I have $r'=q/2$, $1<r<2$. From these I want to derive $$1+\frac{1}{(p/r)'}\ge r-1+\frac{1}{p/r}$$ and it is the same as $$3p'\le q.$$
I've tried several times, but I failed to derive second inequality from the first.
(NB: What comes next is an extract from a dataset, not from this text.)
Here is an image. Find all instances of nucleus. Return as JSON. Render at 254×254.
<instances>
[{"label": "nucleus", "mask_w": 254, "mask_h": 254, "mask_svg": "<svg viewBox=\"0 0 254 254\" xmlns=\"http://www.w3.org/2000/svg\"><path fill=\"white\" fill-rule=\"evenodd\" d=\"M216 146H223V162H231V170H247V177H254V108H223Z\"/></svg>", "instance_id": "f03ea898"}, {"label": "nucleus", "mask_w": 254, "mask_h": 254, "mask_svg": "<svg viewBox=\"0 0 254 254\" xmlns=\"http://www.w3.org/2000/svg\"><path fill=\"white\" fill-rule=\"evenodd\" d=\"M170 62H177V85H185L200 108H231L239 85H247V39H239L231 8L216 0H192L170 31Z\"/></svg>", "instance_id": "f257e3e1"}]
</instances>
And is there any relation between $r,r',p,p'$ and $(p/r)', (p/r)$? If so what is it?
I am sorry, I couldn't come up with a nice expression for $\left(\frac{p}{r}\right)'$. But I'm stubborn, so...
We have $\left(\frac{p}{r}\right)'=\frac{\frac{p}{r}}{\frac{p}{r}-1}=\frac{p}{p-r}$ and, since $r'=\frac{q}{2}$, we have $r=\frac{r'}{r'-1}=\frac{q}{q-2}$.
Then we have \begin{align} 1 + \frac{1}{\left(\frac{p}{r}\right)'} & \geq r-1 + \frac{1}{\left(\frac{p}{r}\right)} \\ 1 + \frac{p-r}{p} & \geq r-1 + \frac{r}{p} \\ 1+ \frac{p -\frac{q}{q-2} }{p} & \geq \frac{q}{q-2} -1 + \frac{\frac{q}{q-2}}{p} \\ 1 + \frac{pq -2p -q}{pq -2p} & \geq \frac{q}{q-2} -1 + \frac{q}{pq-2p} \\ \frac{pq -2p +pq-2p -q}{pq-2p} & \geq \frac{pq-pq +2p + q}{pq-2p} \\ 2pq-4p-q & \geq 2p + q \\ 2pq -2q & \geq 6p \\ pq -q & \geq 3p \\ q & \geq 3 \frac{p}{p-1}, \end{align} which is $q \geq 3p'$.
Note that we were able to simplify the denominator without changing the inequality, because by hypothesis $r<2$, hence $r'=\frac{q}{2} >2$ so that $q > 4$ and so $pq-2p>0$.